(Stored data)
(begin)
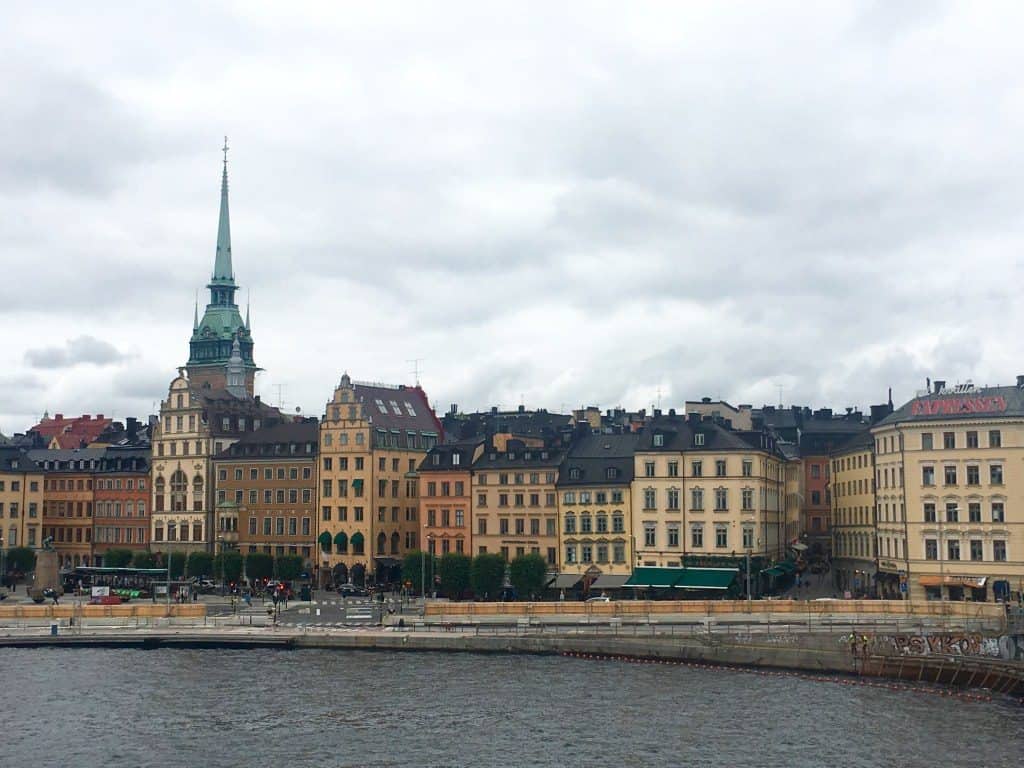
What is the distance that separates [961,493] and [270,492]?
2933 inches

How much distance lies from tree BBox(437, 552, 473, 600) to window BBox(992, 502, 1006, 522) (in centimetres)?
4488

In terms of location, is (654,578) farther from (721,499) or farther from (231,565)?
(231,565)

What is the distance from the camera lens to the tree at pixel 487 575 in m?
114

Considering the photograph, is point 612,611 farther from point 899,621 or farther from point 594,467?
point 594,467

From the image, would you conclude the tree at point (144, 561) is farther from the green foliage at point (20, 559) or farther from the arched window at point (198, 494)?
the green foliage at point (20, 559)

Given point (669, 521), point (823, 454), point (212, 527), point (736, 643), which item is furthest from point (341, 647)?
point (823, 454)

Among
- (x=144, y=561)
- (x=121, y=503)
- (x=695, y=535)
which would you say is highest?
(x=121, y=503)

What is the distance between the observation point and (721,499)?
111250mm

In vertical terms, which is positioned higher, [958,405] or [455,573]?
[958,405]

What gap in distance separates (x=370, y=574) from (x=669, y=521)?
1378 inches

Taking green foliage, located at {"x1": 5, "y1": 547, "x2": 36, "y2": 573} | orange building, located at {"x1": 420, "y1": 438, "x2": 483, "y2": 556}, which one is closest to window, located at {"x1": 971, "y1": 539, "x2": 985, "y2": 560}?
orange building, located at {"x1": 420, "y1": 438, "x2": 483, "y2": 556}

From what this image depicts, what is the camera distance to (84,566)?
148750 mm

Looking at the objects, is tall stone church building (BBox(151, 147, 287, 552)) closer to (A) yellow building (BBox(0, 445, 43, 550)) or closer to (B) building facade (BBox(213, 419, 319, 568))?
(B) building facade (BBox(213, 419, 319, 568))

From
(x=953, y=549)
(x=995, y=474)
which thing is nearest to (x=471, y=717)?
(x=953, y=549)
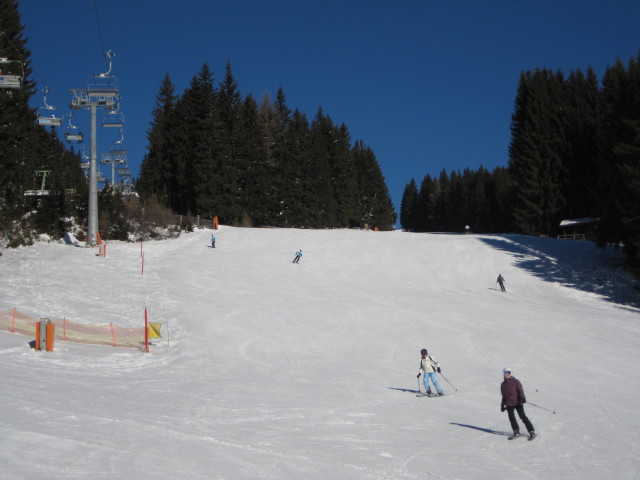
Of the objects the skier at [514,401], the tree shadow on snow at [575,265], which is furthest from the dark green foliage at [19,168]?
the tree shadow on snow at [575,265]

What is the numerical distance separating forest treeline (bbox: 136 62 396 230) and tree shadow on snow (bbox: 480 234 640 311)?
2846 centimetres

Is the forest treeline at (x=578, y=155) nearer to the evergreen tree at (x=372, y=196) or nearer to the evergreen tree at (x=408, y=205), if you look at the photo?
the evergreen tree at (x=372, y=196)

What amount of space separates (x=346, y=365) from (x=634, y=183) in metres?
25.3

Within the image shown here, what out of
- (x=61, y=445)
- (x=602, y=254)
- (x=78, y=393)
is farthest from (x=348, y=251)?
(x=61, y=445)

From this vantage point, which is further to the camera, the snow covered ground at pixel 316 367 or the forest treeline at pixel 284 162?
the forest treeline at pixel 284 162

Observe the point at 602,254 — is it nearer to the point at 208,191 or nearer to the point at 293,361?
the point at 293,361

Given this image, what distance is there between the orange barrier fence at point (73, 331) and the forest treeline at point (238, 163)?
39.5 meters

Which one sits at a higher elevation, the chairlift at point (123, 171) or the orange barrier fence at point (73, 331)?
the chairlift at point (123, 171)

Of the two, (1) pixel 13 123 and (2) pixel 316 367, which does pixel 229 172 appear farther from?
(2) pixel 316 367

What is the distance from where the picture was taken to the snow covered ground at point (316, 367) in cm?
877

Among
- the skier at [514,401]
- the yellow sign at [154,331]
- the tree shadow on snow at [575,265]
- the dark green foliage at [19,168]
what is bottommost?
the yellow sign at [154,331]

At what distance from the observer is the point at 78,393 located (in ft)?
40.0

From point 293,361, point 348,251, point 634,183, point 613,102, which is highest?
point 613,102

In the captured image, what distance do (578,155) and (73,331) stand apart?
6049 cm
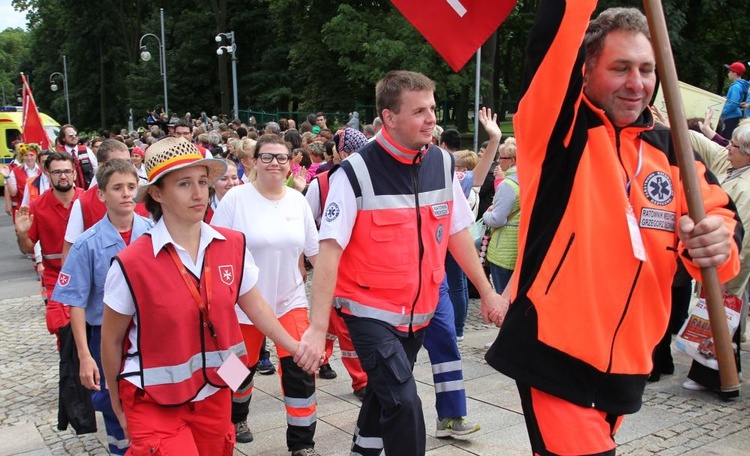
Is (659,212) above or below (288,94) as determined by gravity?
below

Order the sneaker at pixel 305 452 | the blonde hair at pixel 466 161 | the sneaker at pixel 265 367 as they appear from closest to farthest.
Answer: the sneaker at pixel 305 452 → the sneaker at pixel 265 367 → the blonde hair at pixel 466 161

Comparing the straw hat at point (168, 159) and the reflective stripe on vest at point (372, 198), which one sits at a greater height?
the straw hat at point (168, 159)

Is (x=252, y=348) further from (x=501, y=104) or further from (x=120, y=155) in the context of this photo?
(x=501, y=104)

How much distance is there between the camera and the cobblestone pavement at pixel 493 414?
16.6 feet

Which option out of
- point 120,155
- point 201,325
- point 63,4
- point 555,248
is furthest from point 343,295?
point 63,4

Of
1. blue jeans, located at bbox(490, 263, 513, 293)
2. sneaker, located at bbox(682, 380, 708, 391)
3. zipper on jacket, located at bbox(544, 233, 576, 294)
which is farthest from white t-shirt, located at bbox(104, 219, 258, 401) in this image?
sneaker, located at bbox(682, 380, 708, 391)

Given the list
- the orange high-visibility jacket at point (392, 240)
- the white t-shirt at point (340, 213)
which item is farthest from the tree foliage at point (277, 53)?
the white t-shirt at point (340, 213)

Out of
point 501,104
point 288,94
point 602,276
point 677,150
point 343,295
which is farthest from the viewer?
point 288,94

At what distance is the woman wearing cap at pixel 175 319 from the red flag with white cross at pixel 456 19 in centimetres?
120

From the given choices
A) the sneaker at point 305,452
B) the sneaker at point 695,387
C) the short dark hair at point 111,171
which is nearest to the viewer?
the short dark hair at point 111,171

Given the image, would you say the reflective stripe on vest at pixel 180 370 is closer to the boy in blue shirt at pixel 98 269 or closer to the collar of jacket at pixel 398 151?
the boy in blue shirt at pixel 98 269

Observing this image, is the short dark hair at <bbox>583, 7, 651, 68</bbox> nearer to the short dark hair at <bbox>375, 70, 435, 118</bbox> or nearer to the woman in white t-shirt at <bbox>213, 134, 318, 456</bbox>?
the short dark hair at <bbox>375, 70, 435, 118</bbox>

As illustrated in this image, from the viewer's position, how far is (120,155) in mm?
6613

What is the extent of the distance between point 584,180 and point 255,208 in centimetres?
336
(end)
» **Problem to solve**:
Recast the material from the line with "Given point (669, 521), point" to the line with "1378 inches" as a numbered list, skipping any blank lines.

» **Final result**:
1. Given point (669, 521), point (823, 454), point (212, 527), point (736, 643), which item is furthest from point (341, 647)?
2. point (823, 454)
3. Among
4. - (x=144, y=561)
5. - (x=121, y=503)
6. - (x=695, y=535)
7. which would you say is highest?
8. (x=121, y=503)
9. What is the distance between the observation point and (721,499)?
10. 111250mm
11. In vertical terms, which is positioned higher, [958,405] or [455,573]?
12. [958,405]
13. What gap in distance separates (x=370, y=574) from (x=669, y=521)?
14. 1378 inches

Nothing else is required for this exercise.